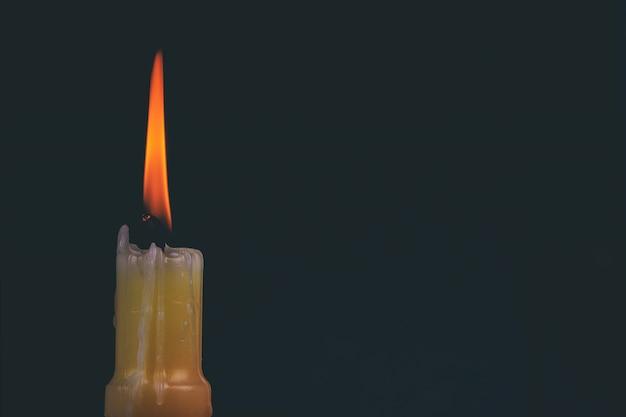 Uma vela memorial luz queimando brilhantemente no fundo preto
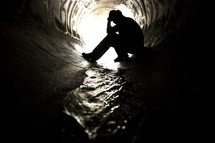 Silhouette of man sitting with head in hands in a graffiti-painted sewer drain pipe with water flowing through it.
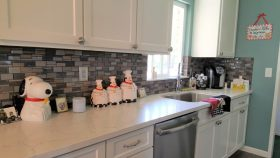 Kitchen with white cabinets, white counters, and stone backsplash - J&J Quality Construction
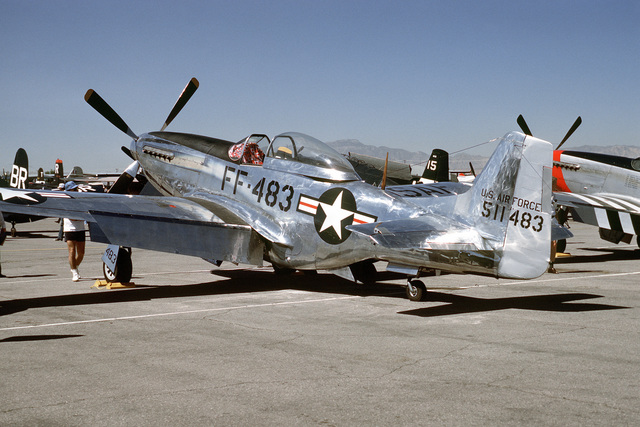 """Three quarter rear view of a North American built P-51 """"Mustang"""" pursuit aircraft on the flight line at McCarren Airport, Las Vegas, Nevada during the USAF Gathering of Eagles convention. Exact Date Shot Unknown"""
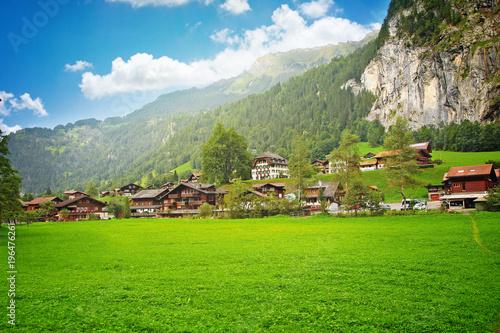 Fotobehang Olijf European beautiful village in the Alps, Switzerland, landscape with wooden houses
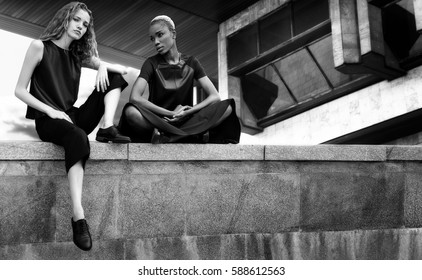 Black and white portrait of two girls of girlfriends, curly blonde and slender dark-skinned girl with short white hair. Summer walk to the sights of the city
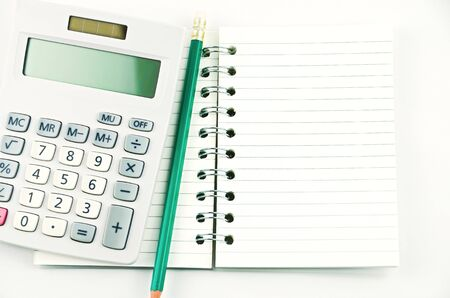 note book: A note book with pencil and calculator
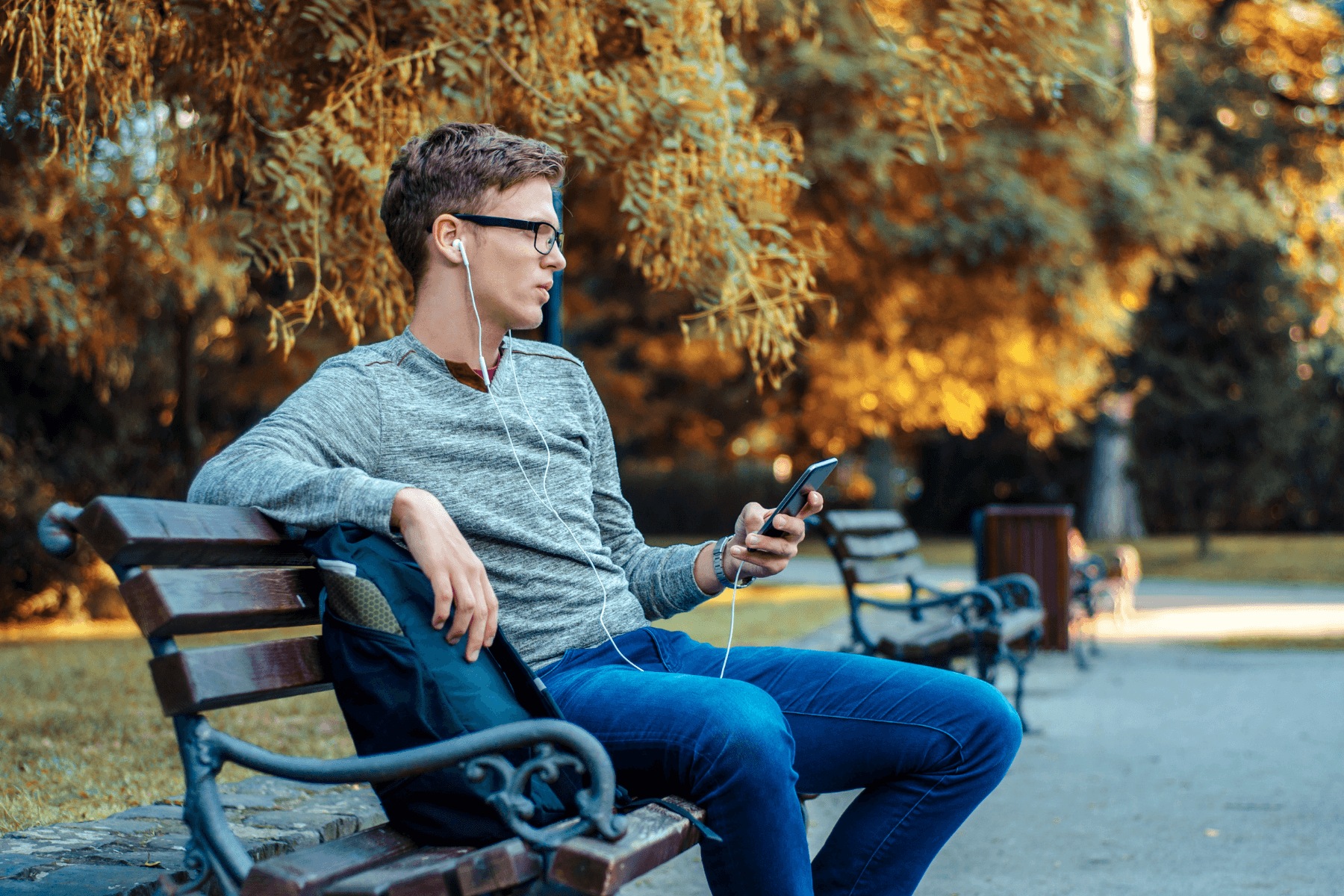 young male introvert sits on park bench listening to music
########################################
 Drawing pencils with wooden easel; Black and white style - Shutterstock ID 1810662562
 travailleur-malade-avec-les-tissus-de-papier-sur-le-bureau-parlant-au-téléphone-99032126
########################################
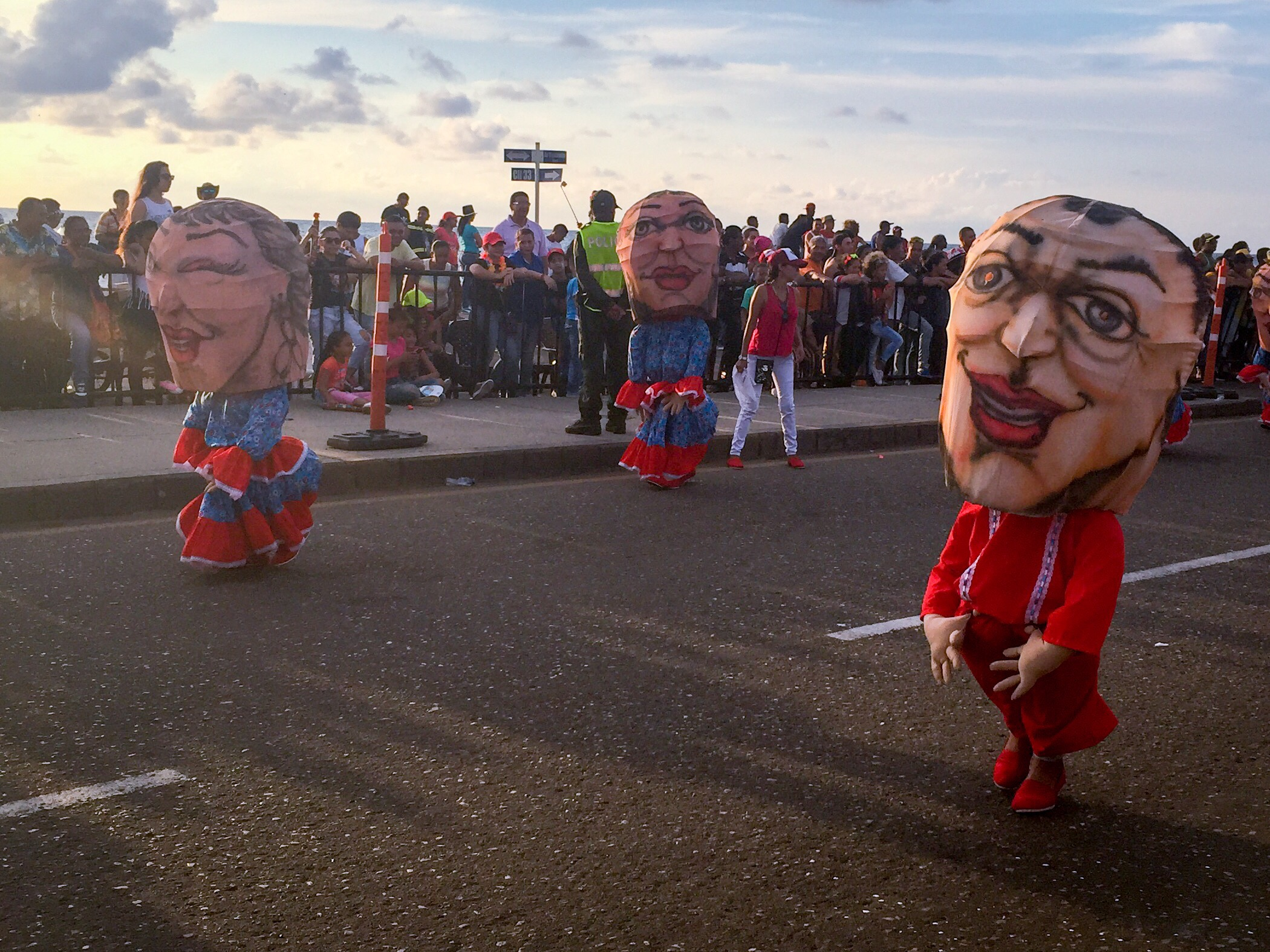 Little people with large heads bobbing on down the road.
########################################
WHAT IS REQUIRED:
Although the records above contain pictures, the copy must not; set down exactly the lines from the one with "Fotobehang Olijf European" up to and including the one with "young male introvert".

WRITTEN SOLUTION:
 Fotobehang Olijf European beautiful village in the Alps, Switzerland, landscape with wooden houses
 Black and white portrait of two girls of girlfriends, curly blonde and slender dark-skinned girl with short white hair. Summer walk to the sights of the city
 note book: A note book with pencil and calculator
 young male introvert sits on park bench listening to music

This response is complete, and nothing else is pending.